Immersions are important because students are able to witness first-hand what it is like to live in rural communities with limited resources. “It really highlights some challenges of living in these situations, but also the resilience and the opportunities that people have as well,” Biederman said. “A lot of people have developed really strong relationships and partnerships and have a lot of great things going on. It allows students to see that resilience factor.”

Partnering with existing trusted community groups will be a critical part of the success of the M-PACT Clinic. “Mobile clinics can offer options to populations such as immigrants, who may mistrust the health system or may be worried about their immigration status or incurring charges they cannot pay,” said Lariza Garzon, director of Hispanic Federation’s North Carolina and Mid-South operations and former director of Episcopal Farmworker Ministry.

Latinx immigrants in rural areas are often uninsured or underinsured and rely on community organizations to obtain information about preventive health, chronic diseases, family planning and diseases, said Garzon.

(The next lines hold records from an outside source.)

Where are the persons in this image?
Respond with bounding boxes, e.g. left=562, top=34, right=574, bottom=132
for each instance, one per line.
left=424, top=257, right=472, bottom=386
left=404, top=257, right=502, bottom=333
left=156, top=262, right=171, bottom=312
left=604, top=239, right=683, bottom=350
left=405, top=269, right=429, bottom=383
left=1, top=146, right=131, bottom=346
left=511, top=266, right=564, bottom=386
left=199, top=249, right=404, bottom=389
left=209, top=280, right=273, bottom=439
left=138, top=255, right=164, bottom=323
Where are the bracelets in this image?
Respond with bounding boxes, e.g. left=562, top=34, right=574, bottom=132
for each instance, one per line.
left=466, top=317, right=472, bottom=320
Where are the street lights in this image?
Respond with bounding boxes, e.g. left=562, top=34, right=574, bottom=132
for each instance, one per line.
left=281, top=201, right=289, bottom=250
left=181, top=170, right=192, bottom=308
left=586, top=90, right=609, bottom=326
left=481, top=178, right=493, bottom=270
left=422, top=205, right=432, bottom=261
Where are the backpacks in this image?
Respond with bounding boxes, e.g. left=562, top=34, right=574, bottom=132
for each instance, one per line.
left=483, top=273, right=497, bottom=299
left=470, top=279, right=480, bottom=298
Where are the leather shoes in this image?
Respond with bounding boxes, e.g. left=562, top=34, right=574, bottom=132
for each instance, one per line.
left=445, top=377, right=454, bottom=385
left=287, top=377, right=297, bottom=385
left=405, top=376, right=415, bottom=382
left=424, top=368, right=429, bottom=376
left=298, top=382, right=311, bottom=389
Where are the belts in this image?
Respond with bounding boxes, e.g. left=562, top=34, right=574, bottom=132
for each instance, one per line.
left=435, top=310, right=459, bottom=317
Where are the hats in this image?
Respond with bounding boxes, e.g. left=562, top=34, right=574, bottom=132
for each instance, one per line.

Episcopal Farmworker Ministry partners with DUSON to bring services to migrant workers in Dunn, NC. M-PACT will offer a safer option to many who might not receive health care otherwise. “A mobile clinic is the ideal setting to get the community the services that they need while also meeting them in the places where they feel comfortable and supported,” she said.

"having opportunities like the m-pact clinic will provide a path for those interested in rural health, health equity, social determinants of health and population health."

Lisa Harrison

Health Director
Granville Vance Public Health

In addition to the M-PACT clinic, the cooperative agreement will fund faculty and staff development using interactive theater in which scenarios are created that highlight social issues that are more common to rural communities and underserved populations. The participants interact with the actors in character to probe and discuss the ways in which SDOH can make a situation more complex.

Training nurses to better understand SDOH is intended to result in future nursing care that is more responsive and knowledgeable about underserved and marginalized populations, and DUSON’s community partners realize the impact this can have. “It is critical for public health to continue to nurture a future public health nursing workforce,” said Lisa Harrison, health director of Granville Vance Public Health, a DUSON partner. “Having opportunities like the M-PACT Clinic will provide a path for those interested in rural health, health equity, social determinants of health and population health to be excited about connections in these local communities.”

Biederman said the award was the result of much collaboration and partnership within DUSON and beyond. Devon Noonan, PhD, MPH, FNP-BC, associate professor and Dorothy L. Powell Term Chair of Nursing was essential to the Granville-Vance portion of the proposal, and Irene Felsman, DNP, MPH, RN, BSN, assistant professor was key in Pamlico County and the migrant farm worker site. Other key faculty members include Iris Padilla, PhD, MSN, APRN, FNP-BC, FAANP; Jacquelyn McMillian-Bohler, PhD, MSN, BSN, CNM, CNE; and Brigit Carter, PhD, MSN, RN, CCRN, FAAN.“ Our D-CHIPP affiliated faculty and staff were instrumental – they are incredibly knowledgeable about SDOH and already had established relationships that made the brainstorming and conceptualization easier,” Biederman said.